> _Document text_:
————

Working in a data centre

Associate
Joined
13 May 2010
Posts
1,631
So after spending years job hopping, i've decided to settle down on a career of sorts.

I'm looking at jobs in Data Centre's , this is an area that interests me and there's a large amount of jobs being advertised at the moment, particularly in Herts which is my doorstep.

Does anyone here work in one and can you give any pointers on where to start? I don't know if i should apply for roles with "the ambition to learn" and start off in a junior position, or whether i should look at qualifications first?

Any advise would be appreciated from those in the field.


Thanks
 
It entirely depends what you want to do in one. Do you want to be the guy who manages one, do you want to look after the cabling/aircon etc or do you want to be the techy who goes in to get his hands dirty?

I maintain the network for our data centres and I spend 90% of my time out of the DC. Anyone who does the admin work for them looks bored and always grumpy.
 
Sounds like you're more interested in the hands-on/labour type jobs - i.e. re-cabling, swapping out hardware, moving servers around etc. Any roles for engineers/development will more than likely spend most of their time in an office next to the data centre.

I couldn't think of anything worse than spending an entire day in our freezing cold, super loud data centre. The majority of work is done remotely, so i maybe access it once a month or so.

————

> _Given information_:

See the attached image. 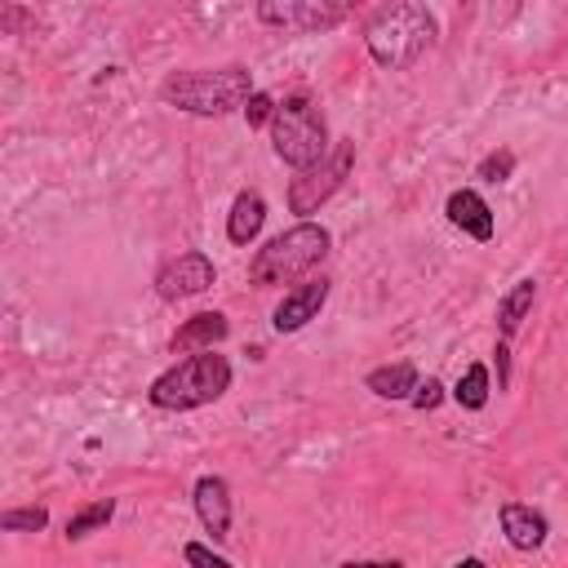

————

> _To be done_:
- A) In the forum thread about working in a data center, what share of their time does the poster who maintains the network spend out of the data center?
- B) Please carry on the forum thread about working in a data center from the point where it ends.

> _Answer list_:
- A) 90% of their time.

- B)
If you are wanting to spend time inside the DC, your either going to be there doing the physical stuff, racking, patching, auditing, basically a DC remote hands engineer, or if you are working for a hosting company, you could be on the network team, or you could be on the server team, in which case you will more likely be office based, and have the odd visit to the DCs when needed.

I used to work for a company who turned an ex ambulance centre in to a tier 3 data centre, although I was a network engineer, I was also a server/virtualisation and colo engineer at the same time, so would be a mixture of normal network deployments for customers and supporting, to racking servers, to patching and configuring networking, firewalls in the suites that surrounded me.

Place I am in now is office based, but we have 2 data centre point of presence in wales, and about 5 in the big London DC's, I only usually go the Welsh ones, as we have our own dedicated data centre team who do all the physical racking, patching etc.

Im only needed when I need to do specialist network stuff in the DC's

so depends what you want to do
 
Thanks,

The role i was looking at was a Support Engineer, which i imagined to be a lot of hands-on physical work. I'm getting sick of the commute where i work now as it's turning a 9hr day into a 13-14hr day , and i'd rather be closer to home, and actually working a 13hr day which is reflected in the wages vs travel!

Primary Duties:

* Racking & un-racking of computer hardware (Sun / HP / Dell).
* Configure remote iLO / RIB connections on HP / Dell hardware.
* Supervision of 3rd party vendors during core hours and On Call for break-fix installs and decommissions.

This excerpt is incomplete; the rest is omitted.